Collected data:

-- begin --

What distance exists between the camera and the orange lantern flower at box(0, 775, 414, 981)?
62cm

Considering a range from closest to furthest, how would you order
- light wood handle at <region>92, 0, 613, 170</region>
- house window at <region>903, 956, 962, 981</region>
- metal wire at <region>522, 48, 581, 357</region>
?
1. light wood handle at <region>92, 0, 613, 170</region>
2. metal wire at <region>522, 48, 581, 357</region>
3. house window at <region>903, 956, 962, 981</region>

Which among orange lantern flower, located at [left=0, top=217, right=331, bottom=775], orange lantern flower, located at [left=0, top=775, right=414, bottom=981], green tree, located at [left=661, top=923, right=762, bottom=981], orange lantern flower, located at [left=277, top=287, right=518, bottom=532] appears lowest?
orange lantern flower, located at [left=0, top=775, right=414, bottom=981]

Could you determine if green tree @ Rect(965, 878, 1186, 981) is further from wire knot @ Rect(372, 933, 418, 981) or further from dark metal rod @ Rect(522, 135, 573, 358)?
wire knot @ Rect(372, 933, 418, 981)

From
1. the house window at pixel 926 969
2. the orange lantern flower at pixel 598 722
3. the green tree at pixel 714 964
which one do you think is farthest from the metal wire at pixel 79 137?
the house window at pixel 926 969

-- end --
-- begin --

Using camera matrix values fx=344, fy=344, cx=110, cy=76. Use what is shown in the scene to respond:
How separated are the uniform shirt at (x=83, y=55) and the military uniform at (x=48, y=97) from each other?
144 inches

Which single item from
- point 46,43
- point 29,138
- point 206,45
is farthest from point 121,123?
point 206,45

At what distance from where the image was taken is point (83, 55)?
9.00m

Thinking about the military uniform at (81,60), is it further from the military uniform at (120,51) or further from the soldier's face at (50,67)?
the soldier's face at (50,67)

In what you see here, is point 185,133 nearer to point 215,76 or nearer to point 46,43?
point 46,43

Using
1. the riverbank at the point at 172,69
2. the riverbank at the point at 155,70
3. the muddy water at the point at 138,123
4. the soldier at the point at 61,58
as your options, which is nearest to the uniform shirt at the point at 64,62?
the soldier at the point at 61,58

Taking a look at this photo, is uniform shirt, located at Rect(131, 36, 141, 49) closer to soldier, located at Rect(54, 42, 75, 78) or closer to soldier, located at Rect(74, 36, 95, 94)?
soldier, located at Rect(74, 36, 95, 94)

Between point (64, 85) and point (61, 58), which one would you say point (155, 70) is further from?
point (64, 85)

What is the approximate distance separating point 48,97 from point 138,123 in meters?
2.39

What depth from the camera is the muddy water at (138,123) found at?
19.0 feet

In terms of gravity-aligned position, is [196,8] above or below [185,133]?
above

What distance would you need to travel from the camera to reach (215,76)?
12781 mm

-- end --

Task requirements: Locate every line in the entries above that contains the string "military", matching case exactly, and copy each such line.

Solution to this task:
How separated are the uniform shirt at (x=83, y=55) and the military uniform at (x=48, y=97) from each other?
Thinking about the military uniform at (81,60), is it further from the military uniform at (120,51) or further from the soldier's face at (50,67)?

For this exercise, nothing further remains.